(PROVIDED RECORDS)
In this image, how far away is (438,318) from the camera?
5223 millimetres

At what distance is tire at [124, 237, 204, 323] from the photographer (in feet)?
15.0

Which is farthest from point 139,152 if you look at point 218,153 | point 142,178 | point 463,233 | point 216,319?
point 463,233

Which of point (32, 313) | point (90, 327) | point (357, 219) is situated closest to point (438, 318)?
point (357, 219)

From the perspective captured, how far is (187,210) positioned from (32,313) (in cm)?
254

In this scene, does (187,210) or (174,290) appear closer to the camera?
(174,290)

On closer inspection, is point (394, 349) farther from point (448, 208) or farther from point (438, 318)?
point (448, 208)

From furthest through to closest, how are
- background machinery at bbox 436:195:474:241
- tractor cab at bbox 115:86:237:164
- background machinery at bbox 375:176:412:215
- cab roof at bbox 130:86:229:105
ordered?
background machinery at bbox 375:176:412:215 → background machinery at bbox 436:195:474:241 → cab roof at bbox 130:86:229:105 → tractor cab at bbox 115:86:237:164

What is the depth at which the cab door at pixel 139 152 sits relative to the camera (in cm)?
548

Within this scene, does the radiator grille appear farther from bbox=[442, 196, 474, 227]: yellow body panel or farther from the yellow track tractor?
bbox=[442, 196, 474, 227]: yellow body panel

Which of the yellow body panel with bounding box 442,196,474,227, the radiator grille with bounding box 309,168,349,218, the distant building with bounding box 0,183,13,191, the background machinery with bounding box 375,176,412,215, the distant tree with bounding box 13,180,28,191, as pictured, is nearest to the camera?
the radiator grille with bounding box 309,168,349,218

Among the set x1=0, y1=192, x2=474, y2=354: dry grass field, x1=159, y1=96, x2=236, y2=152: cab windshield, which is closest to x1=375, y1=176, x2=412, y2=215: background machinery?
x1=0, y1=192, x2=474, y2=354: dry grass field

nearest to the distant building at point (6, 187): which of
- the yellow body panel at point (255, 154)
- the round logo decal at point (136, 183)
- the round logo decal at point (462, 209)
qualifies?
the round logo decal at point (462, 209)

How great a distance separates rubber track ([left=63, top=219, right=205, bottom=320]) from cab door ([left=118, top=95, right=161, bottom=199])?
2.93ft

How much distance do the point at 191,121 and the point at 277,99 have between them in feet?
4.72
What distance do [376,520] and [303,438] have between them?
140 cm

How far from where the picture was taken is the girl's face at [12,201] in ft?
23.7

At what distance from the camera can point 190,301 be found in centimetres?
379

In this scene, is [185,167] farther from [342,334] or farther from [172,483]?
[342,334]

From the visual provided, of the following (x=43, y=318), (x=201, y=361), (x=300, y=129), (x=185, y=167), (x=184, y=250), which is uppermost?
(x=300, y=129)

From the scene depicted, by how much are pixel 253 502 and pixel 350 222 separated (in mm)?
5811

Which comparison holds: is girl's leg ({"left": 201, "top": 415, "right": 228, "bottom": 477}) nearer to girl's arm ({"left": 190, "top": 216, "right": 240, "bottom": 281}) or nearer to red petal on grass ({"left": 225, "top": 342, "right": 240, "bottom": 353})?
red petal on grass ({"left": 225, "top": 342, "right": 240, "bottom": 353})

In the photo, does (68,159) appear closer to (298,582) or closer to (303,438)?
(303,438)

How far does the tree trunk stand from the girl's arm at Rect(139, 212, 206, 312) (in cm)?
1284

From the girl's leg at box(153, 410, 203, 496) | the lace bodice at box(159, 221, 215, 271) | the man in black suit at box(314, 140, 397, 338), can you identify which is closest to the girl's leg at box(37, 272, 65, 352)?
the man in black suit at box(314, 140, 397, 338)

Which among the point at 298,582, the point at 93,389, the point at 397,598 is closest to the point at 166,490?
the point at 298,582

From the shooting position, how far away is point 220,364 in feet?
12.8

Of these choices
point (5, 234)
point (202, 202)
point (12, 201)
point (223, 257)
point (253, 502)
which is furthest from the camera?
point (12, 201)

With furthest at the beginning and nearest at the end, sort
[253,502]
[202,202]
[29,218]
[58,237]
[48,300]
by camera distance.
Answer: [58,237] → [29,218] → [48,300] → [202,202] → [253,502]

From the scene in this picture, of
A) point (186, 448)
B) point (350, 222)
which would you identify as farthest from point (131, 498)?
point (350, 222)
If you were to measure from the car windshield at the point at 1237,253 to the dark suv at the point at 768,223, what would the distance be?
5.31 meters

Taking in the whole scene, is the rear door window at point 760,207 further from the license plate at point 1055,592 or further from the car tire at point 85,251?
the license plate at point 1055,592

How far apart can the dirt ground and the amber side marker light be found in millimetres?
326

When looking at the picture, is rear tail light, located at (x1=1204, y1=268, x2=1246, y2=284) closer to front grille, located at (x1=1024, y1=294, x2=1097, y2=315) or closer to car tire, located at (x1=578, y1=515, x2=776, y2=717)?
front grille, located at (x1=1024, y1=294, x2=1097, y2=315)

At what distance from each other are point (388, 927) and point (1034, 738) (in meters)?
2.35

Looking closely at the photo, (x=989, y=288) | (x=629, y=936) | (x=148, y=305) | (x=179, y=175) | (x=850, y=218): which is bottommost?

(AIM)
Without changing a word, restate the whole listing.

(THE OUTPUT)
In this image, how far away is (438,318) from the camera?
5223 millimetres

At what distance is tire at [124, 237, 204, 323] from the photographer (in feet)?
15.0

Which is farthest from point 139,152 if you look at point 218,153 | point 142,178 | point 463,233 | point 216,319?
point 463,233

Which of point (32, 313) | point (90, 327) | point (357, 219) is situated closest to point (438, 318)?
point (357, 219)

From the perspective captured, how far is (187,210) positioned from (32,313) (in cm)?
254

In this scene, does (187,210) or (174,290) appear closer to the camera?
(174,290)

On closer inspection, is point (394, 349) farther from point (448, 208) or farther from point (438, 318)?
point (448, 208)

From furthest through to closest, how are
- background machinery at bbox 436:195:474:241
- tractor cab at bbox 115:86:237:164
- background machinery at bbox 375:176:412:215
- cab roof at bbox 130:86:229:105
ordered?
background machinery at bbox 375:176:412:215 → background machinery at bbox 436:195:474:241 → cab roof at bbox 130:86:229:105 → tractor cab at bbox 115:86:237:164

What is the depth at which the cab door at pixel 139 152 sits relative to the camera (in cm)?
548

Within this scene, does the radiator grille appear farther from bbox=[442, 196, 474, 227]: yellow body panel or farther from the yellow track tractor?
bbox=[442, 196, 474, 227]: yellow body panel

Which of the yellow body panel with bounding box 442,196,474,227, the radiator grille with bounding box 309,168,349,218, the distant building with bounding box 0,183,13,191, the background machinery with bounding box 375,176,412,215, the distant tree with bounding box 13,180,28,191, as pictured, is nearest to the camera?
the radiator grille with bounding box 309,168,349,218

Among the set x1=0, y1=192, x2=474, y2=354: dry grass field, x1=159, y1=96, x2=236, y2=152: cab windshield, which is closest to x1=375, y1=176, x2=412, y2=215: background machinery?
x1=0, y1=192, x2=474, y2=354: dry grass field

nearest to the distant building at point (6, 187): which of
- the yellow body panel at point (255, 154)
- the round logo decal at point (136, 183)
- the round logo decal at point (462, 209)
qualifies?
the round logo decal at point (462, 209)

How great a distance separates rubber track ([left=63, top=219, right=205, bottom=320]) from cab door ([left=118, top=95, right=161, bottom=199])?
2.93ft

How much distance do the point at 191,121 and the point at 277,99 have between them in feet?
4.72
What distance do [376,520] and [303,438] have between them?
140 cm

How far from where the picture was taken is the girl's face at [12,201] in ft?
23.7

At what distance from the camera can point 190,301 be found in centimetres?
379

In this scene, is [185,167] farther from [342,334] or farther from [172,483]?
[342,334]

From the visual provided, of the following (x=43, y=318), (x=201, y=361), (x=300, y=129), (x=185, y=167), (x=184, y=250), which is uppermost?
(x=300, y=129)

From the scene depicted, by how much are pixel 253 502 and pixel 350 222 separated (in mm)?
5811

Which comparison holds: is girl's leg ({"left": 201, "top": 415, "right": 228, "bottom": 477}) nearer to girl's arm ({"left": 190, "top": 216, "right": 240, "bottom": 281}) or nearer to red petal on grass ({"left": 225, "top": 342, "right": 240, "bottom": 353})?
red petal on grass ({"left": 225, "top": 342, "right": 240, "bottom": 353})

In the photo, does (68,159) appear closer to (298,582) or closer to (303,438)?
(303,438)

How far does the tree trunk stand from the girl's arm at Rect(139, 212, 206, 312) (in cm)?
1284

From the girl's leg at box(153, 410, 203, 496) | the lace bodice at box(159, 221, 215, 271) | the man in black suit at box(314, 140, 397, 338), can you identify which is closest to the girl's leg at box(37, 272, 65, 352)?
the man in black suit at box(314, 140, 397, 338)

Which among the point at 298,582, the point at 93,389, the point at 397,598 is closest to the point at 166,490?
the point at 298,582

From the shooting position, how far away is point 220,364 in feet?
12.8

Of these choices
point (5, 234)
point (202, 202)
point (12, 201)
point (223, 257)
point (253, 502)
which is furthest from the camera?
point (12, 201)

With furthest at the beginning and nearest at the end, sort
[253,502]
[202,202]
[29,218]
[58,237]
[48,300]
by camera distance.
Answer: [58,237] → [29,218] → [48,300] → [202,202] → [253,502]

From the scene in this picture, of
A) point (186, 448)
B) point (350, 222)
which would you identify as farthest from point (131, 498)?
point (350, 222)
If you were to measure from the car windshield at the point at 1237,253 to the dark suv at the point at 768,223, what would the distance be?
5.31 meters

Taking in the whole scene, is the rear door window at point 760,207 further from the license plate at point 1055,592 or further from the car tire at point 85,251?
the license plate at point 1055,592

How far apart can the dirt ground and the amber side marker light be found in millimetres?
326

When looking at the picture, is rear tail light, located at (x1=1204, y1=268, x2=1246, y2=284) closer to front grille, located at (x1=1024, y1=294, x2=1097, y2=315) or closer to car tire, located at (x1=578, y1=515, x2=776, y2=717)?
front grille, located at (x1=1024, y1=294, x2=1097, y2=315)

At what distance from each other are point (388, 927) and point (1034, 738) (in meters)?
2.35

Looking closely at the photo, (x=989, y=288) | (x=629, y=936) | (x=148, y=305) | (x=179, y=175) | (x=850, y=218): which is bottommost?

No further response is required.